§ ASSIGNMENT
The copy you produce must hold every record exactly, and none of the images.
(PROVIDED RECORDS Opens)
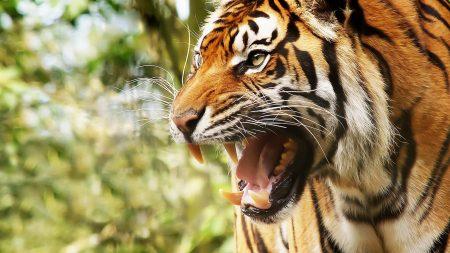 big cat, tiger, face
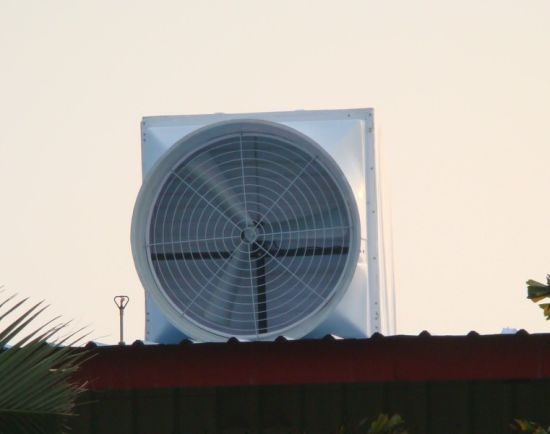 Roof Fan/ Top Roof Exhaust Fan/ Roof Ventilation /Roof Ventilator pictures & photos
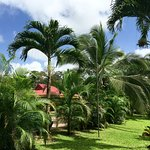 Potret Arenal Country Inn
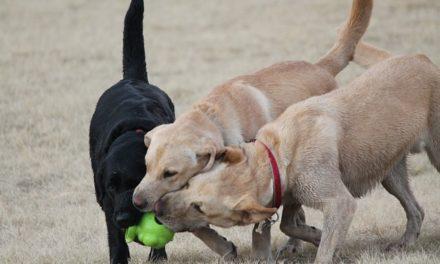 Reclamare il risarcimento dopo morso di cane? Come comportarsi correttamente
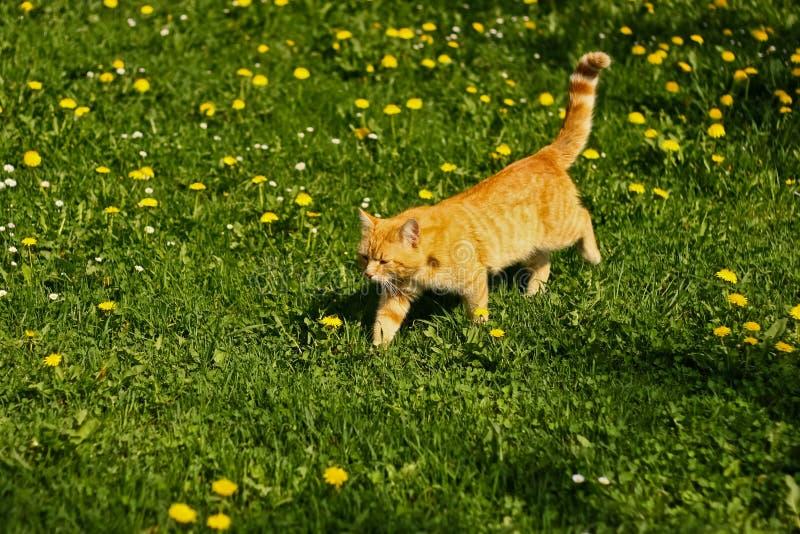 Lat katt i solen royaltyfria foton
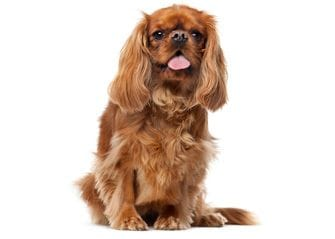 Small dogs are welcome at our dog kennels in Banjup. Close to Harrisdale, Amradale and Yangebup for your convenience.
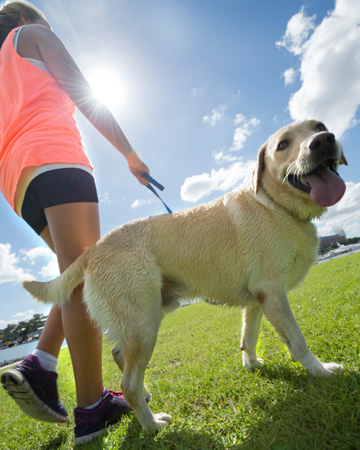 Get your pet to a healthy weight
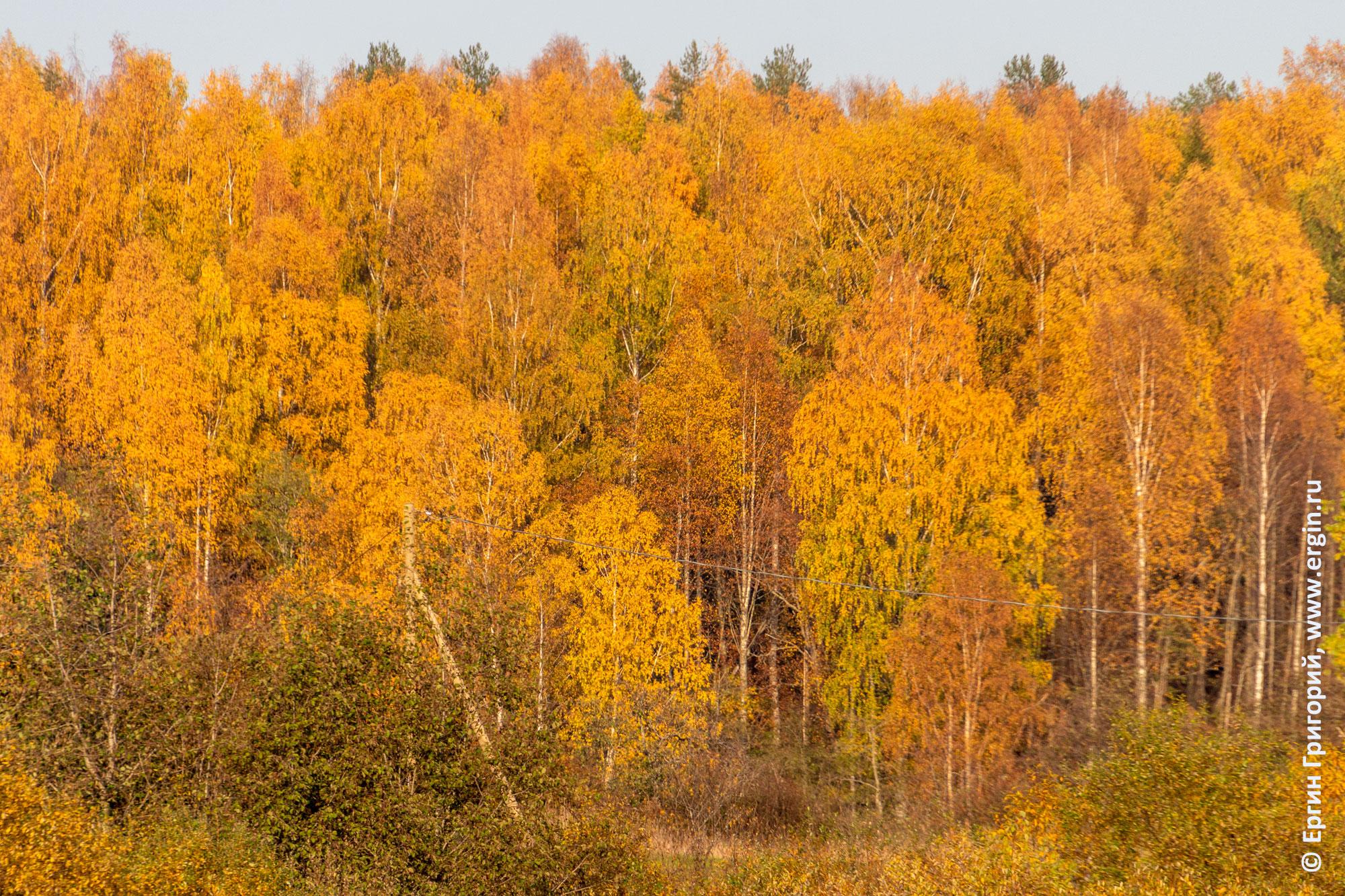 Золотая осень в поселке Тивдия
(PROVIDED RECORDS Closes)
§ ANSWER TO THIS TASK
 big cat, tiger, face
 Roof Fan/ Top Roof Exhaust Fan/ Roof Ventilation /Roof Ventilator pictures & photos
 Potret Arenal Country Inn
 Reclamare il risarcimento dopo morso di cane? Come comportarsi correttamente
 Lat katt i solen royaltyfria foton
 Small dogs are welcome at our dog kennels in Banjup. Close to Harrisdale, Amradale and Yangebup for your convenience.
 Get your pet to a healthy weight
 Золотая осень в поселке Тивдия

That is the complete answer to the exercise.